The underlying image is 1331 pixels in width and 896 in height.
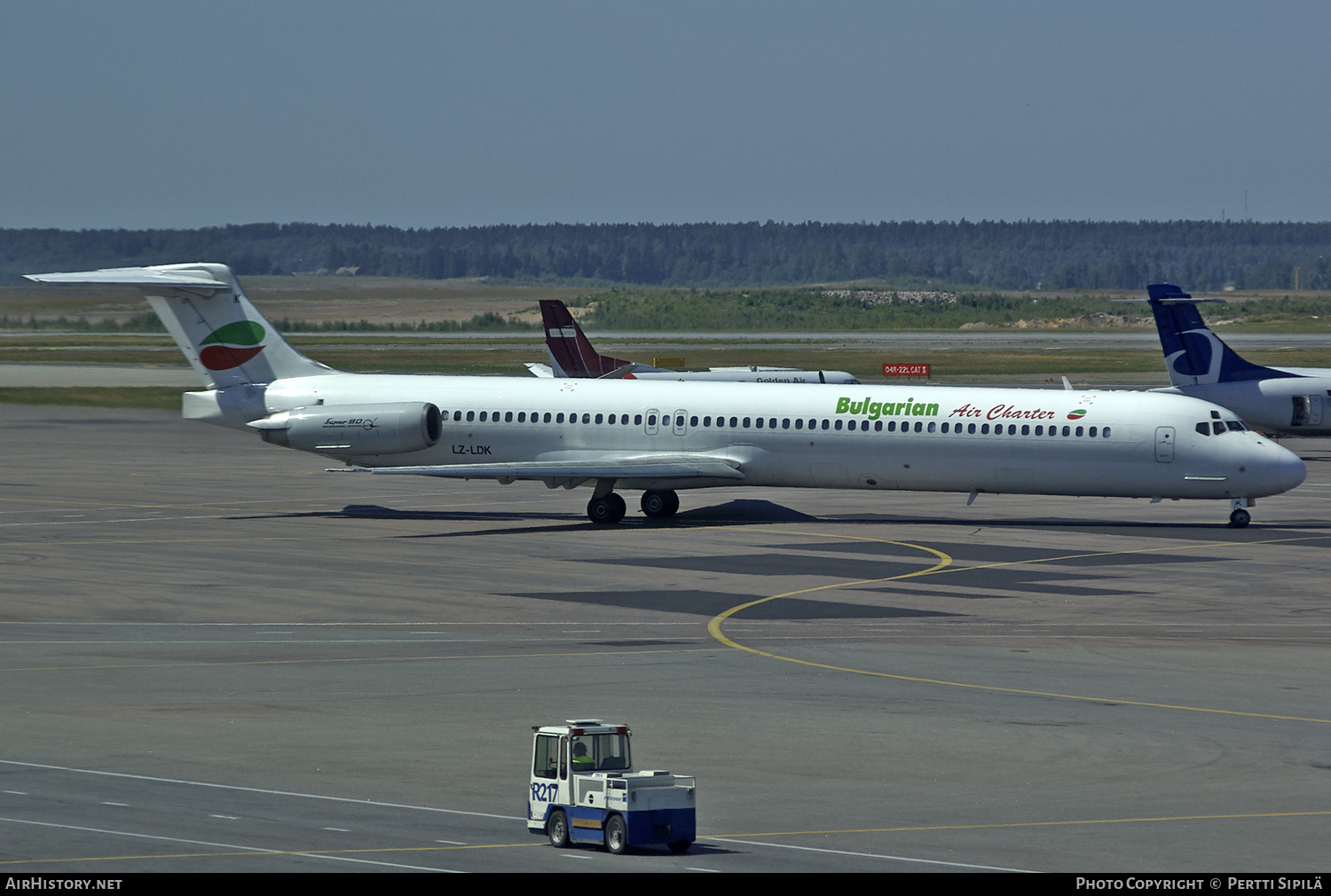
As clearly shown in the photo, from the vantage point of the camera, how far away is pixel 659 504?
46.8 metres

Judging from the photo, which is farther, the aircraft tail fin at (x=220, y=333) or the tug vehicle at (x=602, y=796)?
the aircraft tail fin at (x=220, y=333)

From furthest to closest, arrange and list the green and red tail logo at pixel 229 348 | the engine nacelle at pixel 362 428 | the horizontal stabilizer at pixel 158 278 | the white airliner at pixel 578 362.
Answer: the white airliner at pixel 578 362
the green and red tail logo at pixel 229 348
the engine nacelle at pixel 362 428
the horizontal stabilizer at pixel 158 278

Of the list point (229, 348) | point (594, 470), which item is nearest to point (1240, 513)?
point (594, 470)

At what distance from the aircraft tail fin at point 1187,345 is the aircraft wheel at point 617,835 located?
4551 cm

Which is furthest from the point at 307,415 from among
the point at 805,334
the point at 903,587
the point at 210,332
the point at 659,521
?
the point at 805,334

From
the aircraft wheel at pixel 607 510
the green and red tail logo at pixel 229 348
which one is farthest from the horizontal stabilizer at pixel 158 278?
the aircraft wheel at pixel 607 510

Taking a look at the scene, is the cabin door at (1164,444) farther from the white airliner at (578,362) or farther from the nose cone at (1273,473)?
the white airliner at (578,362)

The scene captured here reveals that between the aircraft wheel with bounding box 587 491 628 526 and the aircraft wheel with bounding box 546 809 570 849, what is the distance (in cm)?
2932

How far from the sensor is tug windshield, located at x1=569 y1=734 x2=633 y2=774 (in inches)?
645

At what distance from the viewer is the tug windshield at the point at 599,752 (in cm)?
1639

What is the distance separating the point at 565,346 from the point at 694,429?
88.5ft

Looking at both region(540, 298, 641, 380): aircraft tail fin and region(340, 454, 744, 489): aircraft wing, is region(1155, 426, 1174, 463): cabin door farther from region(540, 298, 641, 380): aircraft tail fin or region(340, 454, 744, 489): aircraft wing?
region(540, 298, 641, 380): aircraft tail fin

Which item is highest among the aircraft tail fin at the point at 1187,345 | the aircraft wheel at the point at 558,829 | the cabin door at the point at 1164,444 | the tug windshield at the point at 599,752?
the aircraft tail fin at the point at 1187,345

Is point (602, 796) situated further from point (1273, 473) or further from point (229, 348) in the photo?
point (229, 348)
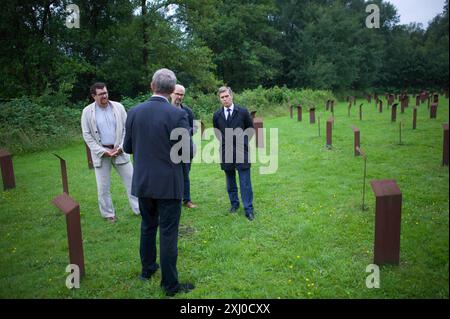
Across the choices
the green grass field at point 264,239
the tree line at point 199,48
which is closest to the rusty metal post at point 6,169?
the green grass field at point 264,239

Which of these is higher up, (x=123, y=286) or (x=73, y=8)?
(x=73, y=8)

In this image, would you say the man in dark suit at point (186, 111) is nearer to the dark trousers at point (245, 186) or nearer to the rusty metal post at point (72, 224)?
the dark trousers at point (245, 186)

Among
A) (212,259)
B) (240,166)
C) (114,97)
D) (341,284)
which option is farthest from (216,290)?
(114,97)

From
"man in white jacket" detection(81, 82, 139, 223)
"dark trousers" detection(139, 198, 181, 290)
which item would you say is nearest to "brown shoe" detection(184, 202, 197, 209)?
"man in white jacket" detection(81, 82, 139, 223)

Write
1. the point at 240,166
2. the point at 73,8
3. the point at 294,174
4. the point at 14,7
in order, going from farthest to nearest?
1. the point at 73,8
2. the point at 14,7
3. the point at 294,174
4. the point at 240,166

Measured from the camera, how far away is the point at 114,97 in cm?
3042

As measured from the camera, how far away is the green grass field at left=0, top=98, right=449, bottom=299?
13.3ft

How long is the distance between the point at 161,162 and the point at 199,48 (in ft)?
77.9

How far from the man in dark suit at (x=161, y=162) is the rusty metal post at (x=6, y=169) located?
5990mm

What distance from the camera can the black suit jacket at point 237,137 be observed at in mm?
5941

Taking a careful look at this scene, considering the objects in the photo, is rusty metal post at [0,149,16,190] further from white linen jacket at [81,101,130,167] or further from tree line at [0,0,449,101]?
tree line at [0,0,449,101]

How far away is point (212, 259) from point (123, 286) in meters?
1.15

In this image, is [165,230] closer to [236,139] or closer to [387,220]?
[387,220]

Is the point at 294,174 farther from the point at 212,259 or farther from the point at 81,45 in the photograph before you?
the point at 81,45
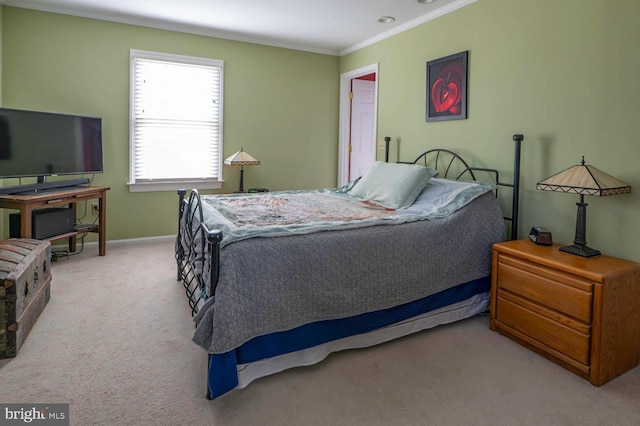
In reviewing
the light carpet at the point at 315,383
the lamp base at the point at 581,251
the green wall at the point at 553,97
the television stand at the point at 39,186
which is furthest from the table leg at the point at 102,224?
the lamp base at the point at 581,251

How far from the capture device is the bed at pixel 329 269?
185 cm

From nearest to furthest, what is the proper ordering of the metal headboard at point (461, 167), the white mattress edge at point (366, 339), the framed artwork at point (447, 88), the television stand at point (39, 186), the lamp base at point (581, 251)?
the white mattress edge at point (366, 339) < the lamp base at point (581, 251) < the metal headboard at point (461, 167) < the television stand at point (39, 186) < the framed artwork at point (447, 88)

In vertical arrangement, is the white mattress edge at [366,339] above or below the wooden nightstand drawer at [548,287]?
below

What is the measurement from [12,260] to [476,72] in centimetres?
363

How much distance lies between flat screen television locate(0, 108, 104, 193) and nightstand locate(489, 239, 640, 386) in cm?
395

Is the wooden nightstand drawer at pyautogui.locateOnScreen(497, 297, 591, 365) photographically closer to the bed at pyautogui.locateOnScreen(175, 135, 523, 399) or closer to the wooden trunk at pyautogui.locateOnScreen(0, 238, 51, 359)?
the bed at pyautogui.locateOnScreen(175, 135, 523, 399)

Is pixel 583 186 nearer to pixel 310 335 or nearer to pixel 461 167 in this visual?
pixel 461 167

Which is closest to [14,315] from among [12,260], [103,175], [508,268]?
[12,260]

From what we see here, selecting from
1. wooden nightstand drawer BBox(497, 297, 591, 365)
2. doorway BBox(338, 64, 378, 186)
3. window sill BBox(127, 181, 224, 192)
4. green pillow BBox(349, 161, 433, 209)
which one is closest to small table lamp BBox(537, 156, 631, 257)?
wooden nightstand drawer BBox(497, 297, 591, 365)

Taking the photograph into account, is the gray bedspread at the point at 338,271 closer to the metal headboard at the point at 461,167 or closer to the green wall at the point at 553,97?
the metal headboard at the point at 461,167

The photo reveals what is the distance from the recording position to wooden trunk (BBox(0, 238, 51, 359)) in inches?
82.6

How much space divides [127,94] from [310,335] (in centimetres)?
365

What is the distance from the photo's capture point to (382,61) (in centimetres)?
458

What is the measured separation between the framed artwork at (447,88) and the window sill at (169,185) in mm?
2675
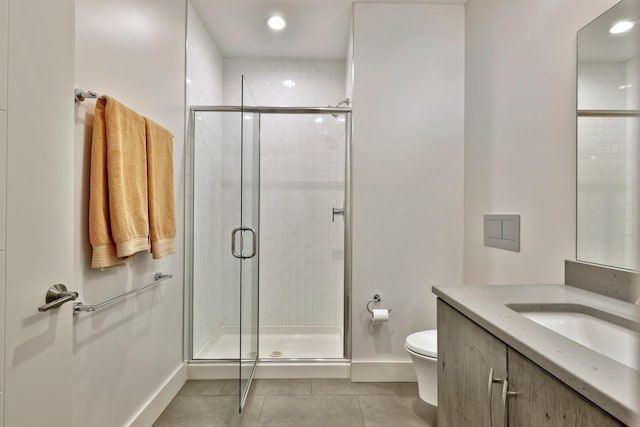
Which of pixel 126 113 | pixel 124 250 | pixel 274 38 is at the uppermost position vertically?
pixel 274 38

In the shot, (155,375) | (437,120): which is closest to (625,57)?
(437,120)

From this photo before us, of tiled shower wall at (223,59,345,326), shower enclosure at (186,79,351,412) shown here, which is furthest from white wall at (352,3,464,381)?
tiled shower wall at (223,59,345,326)

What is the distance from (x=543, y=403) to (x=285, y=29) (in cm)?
279

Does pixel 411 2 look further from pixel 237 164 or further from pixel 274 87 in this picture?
pixel 237 164

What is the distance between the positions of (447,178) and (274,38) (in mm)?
1844

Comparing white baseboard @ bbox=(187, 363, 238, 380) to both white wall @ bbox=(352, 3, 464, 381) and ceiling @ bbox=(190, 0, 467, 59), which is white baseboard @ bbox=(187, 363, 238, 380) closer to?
white wall @ bbox=(352, 3, 464, 381)

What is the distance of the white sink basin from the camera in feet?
2.83

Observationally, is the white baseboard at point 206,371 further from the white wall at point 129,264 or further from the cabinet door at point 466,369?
the cabinet door at point 466,369

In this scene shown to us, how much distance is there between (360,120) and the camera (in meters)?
2.28

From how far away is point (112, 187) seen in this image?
1.29 metres

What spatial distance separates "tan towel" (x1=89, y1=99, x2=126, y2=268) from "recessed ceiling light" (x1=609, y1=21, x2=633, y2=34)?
194cm

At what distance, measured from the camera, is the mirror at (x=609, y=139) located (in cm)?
108

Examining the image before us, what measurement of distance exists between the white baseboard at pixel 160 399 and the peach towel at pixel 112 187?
884mm

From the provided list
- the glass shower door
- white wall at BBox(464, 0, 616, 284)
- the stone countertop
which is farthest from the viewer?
the glass shower door
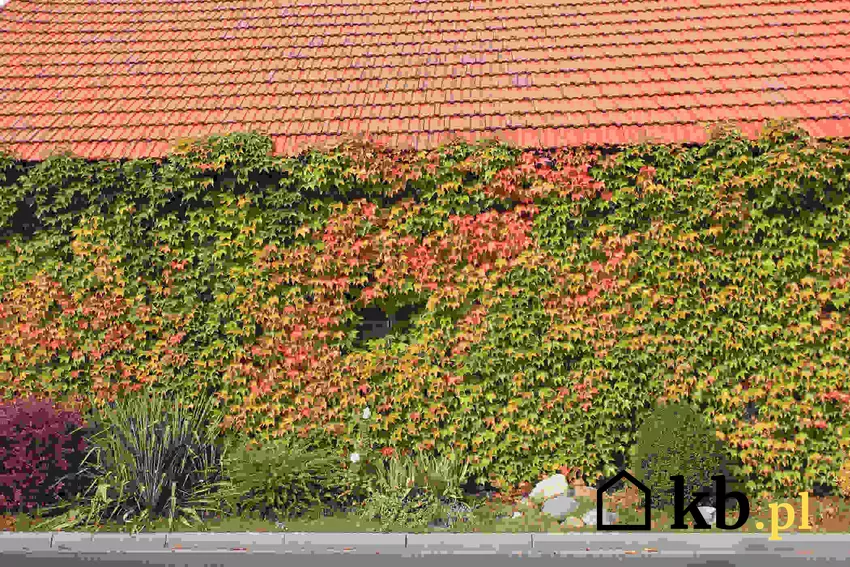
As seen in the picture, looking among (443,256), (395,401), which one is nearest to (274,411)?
(395,401)

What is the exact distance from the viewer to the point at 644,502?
703 cm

Goal
Restate word for word only the lines from the one with "What is the distance from (x=543, y=403)" through the last line of the material, both included. Any picture should be left out.

Response
What is the distance from (x=543, y=403) to (x=285, y=29) (in cm)?
279

Does pixel 411 2 look further from pixel 237 164 or further from pixel 274 87 in this picture?
pixel 237 164

What is the distance between the positions of (447,178) and (274,38) (in mm)?
1844

Comparing white baseboard @ bbox=(187, 363, 238, 380) to both white wall @ bbox=(352, 3, 464, 381) and ceiling @ bbox=(190, 0, 467, 59), which is white baseboard @ bbox=(187, 363, 238, 380) closer to?
white wall @ bbox=(352, 3, 464, 381)

What is the distance of the white sink basin from the camera in feet?
2.83

Observationally, is the white baseboard at point 206,371 further from the white wall at point 129,264 or further from the cabinet door at point 466,369?
the cabinet door at point 466,369

In this scene shown to us, how much distance is there between (360,120) and the camera (in meters)?
2.28

From how far away is point (112, 187) seen in this image?
1.29 metres

What spatial distance separates "tan towel" (x1=89, y1=99, x2=126, y2=268) from "recessed ceiling light" (x1=609, y1=21, x2=633, y2=34)?
194cm

At what distance, measured from the camera, is the mirror at (x=609, y=139) located (in cm)?
108

Examining the image before us, what measurement of distance exists between the white baseboard at pixel 160 399 and the peach towel at pixel 112 187?
884mm

From the provided list
- the glass shower door
- white wall at BBox(464, 0, 616, 284)
- the stone countertop
which is farthest from the viewer?
the glass shower door
As seen in the picture, looking among (443,256), (395,401), which one is nearest to (274,411)?
(395,401)

What is the exact distance from the viewer to the point at 644,502?
703 cm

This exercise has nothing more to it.